Many young people are lost when it comes to investing. The main reason is that they often don’t know the right mix of asset classes or investment products. To create a portfolio that will grow and meet various financial needs, we need to allocate capital to a variety of assets, which can be broadly classified into equity, debt, real estate, and alternative instruments.
For equity investments, the rate of return depends on the company’s profits, and for debt investments it is fixed. For example, real estate has characteristics of both equity and debt, where monthly rent payments act as interest payment streams and real estate appreciation is like stocks or equity. clean. This means that real estate is a hybrid investment.
Plus, real estate is a necessity, so there is also the utilitarian aspect of it. There are other investments such as commodities, cryptos, some venture capital and hedge fund investments, the returns of which are not tied to equity or debt, and can be classified as alternative investments.
Getting the right proportions
Young people should focus more on investing in stocks such as stocks, stocks, mutual funds and even real estate. Even though the risk is higher compared to other asset classes, the possibilities for growth and profits are also high. On the other hand, debt investments such as bonds, debentures, and savings accounts have lower risk and reward investors with lower returns.
Young people can afford to focus less on these early in their careers because they have fewer financial commitments to fulfill. They should gradually increase their investments in debt as they age to create secured assets for themselves. The proportion of both debt investments and equity assets should better meet your financial needs and goals and depends on factors such as time period, liquidity and the ability to take risks.
Let’s take a look at three people and their investment portfolios to better understand this: How did Ramesh end up with almost 3 crore more? Ramesh, Sanjana and Riya started their journey by investing in stocks and debt securities in different proportions at the age of 20. If they decide to retire at age 60, here is their retirement portfolio:
As the table shows, a simple shift in one’s portfolio to 80% equity can lead to almost 2.7 crore in additional wealth upon retirement. Ramesh, who had invested 80% in equity, will end up with a corpus of 3.3 crore, against a meager 59.5 lakh for Riya. Thus, a young investor making the right mix of investments can reap enormous financial benefits and freedoms.
Investments must be made in various sectors and locations. The size of the capital of companies must be large enough to mitigate the potential risk of collapse of the sector. Diversifying your investments helps you increase your risk appetite and reduces the chances of a total downfall. For example, stocks typically outperform bonds when a company is doing well.
But, when the going takes another direction, stocks fall, but bonds remain strong. Thus, by holding both bonds and stocks, you reduce the risk of your portfolio. However, do not think that diversification only concerns securitized investments.

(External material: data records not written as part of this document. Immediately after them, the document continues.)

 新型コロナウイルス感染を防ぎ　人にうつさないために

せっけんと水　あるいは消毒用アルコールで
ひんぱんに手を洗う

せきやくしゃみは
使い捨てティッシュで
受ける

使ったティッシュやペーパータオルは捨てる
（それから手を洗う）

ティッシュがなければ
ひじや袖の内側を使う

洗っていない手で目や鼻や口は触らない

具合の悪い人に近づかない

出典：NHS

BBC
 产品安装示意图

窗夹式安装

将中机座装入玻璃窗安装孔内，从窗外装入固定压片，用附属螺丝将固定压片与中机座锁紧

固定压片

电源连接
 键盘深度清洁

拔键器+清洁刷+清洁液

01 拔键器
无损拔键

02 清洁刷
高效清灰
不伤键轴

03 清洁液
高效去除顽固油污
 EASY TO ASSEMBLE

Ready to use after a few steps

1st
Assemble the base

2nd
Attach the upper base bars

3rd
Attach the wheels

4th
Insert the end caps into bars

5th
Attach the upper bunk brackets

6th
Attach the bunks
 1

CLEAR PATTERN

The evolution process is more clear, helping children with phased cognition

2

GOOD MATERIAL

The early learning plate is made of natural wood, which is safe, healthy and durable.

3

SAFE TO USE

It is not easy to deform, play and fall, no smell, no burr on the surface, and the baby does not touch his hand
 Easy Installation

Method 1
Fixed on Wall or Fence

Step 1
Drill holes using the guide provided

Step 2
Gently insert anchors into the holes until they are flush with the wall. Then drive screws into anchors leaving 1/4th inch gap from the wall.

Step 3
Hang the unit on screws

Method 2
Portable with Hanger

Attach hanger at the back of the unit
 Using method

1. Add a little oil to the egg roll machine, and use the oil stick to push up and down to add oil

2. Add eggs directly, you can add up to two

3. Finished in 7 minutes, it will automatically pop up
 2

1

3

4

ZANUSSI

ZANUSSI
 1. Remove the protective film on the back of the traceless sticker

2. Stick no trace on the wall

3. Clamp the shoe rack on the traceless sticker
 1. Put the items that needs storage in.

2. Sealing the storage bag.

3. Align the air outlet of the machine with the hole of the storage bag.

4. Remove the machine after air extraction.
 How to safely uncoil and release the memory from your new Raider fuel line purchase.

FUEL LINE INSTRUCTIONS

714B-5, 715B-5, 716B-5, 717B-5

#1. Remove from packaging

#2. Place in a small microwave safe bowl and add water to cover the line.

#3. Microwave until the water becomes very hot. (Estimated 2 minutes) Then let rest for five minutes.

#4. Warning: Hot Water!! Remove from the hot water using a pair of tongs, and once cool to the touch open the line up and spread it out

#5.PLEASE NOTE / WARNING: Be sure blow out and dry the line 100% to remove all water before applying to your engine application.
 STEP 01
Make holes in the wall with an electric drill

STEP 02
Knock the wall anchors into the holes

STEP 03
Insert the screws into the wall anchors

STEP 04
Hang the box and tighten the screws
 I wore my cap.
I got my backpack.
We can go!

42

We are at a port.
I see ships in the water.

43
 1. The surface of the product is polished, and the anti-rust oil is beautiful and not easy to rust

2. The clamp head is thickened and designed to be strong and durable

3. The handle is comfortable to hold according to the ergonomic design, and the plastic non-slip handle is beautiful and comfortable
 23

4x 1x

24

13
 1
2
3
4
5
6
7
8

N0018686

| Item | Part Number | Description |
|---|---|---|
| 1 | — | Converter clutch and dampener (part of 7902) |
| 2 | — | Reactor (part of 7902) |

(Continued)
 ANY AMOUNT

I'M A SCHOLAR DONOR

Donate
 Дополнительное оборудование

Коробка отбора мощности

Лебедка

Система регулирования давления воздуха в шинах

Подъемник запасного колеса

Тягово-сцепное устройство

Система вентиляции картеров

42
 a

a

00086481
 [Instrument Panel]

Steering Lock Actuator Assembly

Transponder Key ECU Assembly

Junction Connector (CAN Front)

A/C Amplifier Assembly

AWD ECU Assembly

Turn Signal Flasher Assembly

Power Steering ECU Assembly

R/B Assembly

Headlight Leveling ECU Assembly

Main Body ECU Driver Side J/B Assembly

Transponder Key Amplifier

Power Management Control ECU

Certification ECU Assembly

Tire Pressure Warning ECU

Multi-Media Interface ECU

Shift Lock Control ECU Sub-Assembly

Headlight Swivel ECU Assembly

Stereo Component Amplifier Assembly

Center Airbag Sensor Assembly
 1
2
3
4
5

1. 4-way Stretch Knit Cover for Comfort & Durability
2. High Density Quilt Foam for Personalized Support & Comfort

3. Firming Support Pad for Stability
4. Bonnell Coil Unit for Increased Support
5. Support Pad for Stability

• Gold: Gold, although traditional, is one of the most essential investments. It has the power to adapt to changes in inflation as the value increases with the increase in the cost of living. In the short term, the price of gold always seems fluctuating and uncertain, but it guarantees a safe return in the long term. Almost 5% of the portfolio can be considered a reasonable allocation to this asset class.
• Merchandise: Another unique option for diversifying your investments is investing in commodities. It is about investing in metals, agricultural products, energy resources and livestock. Direct investments, commodity stocks, futures, exchange-traded funds (ETFs), and mutual funds are the different options.
• Cryptocurrency and NFT: Cryptocurrencies, like bitcoins, are proving to be the most popular investment choice for young people around the world. While recent cryptocurrency regulations have dampened enthusiasm in Indian markets, this is a space to watch when regulatory restrictions ease. You can consider investing one to two percent of your portfolio in crypto or NFT.
The allocation of assets to different investment classes cannot only be based on profitable earnings, but it should include different aspects, such as financial goals, risk tolerance, company portfolios, etc. Passive investing would be a suitable option for those who wish to invest and let it grow automatically without much supervision. In this method, investors have a low profile because their limited investments are based on an index which provides less oversight.
On the contrary, active trading is suitable for those who wish to invest actively and keep abreast of market fluctuations. You have to pay close attention to price fluctuations and other external factors to buy and sell investments at the right time. Selecting the right asset classes is essential for young investors to create a sustainable portfolio suited to their changing life goals and to enjoy a financial stress-free retirement.
(The author is a Chartered Financial Analyst (CFA) with over 15 years of experience in the asset management industry. He currently runs his own Chennai-based consulting firm.)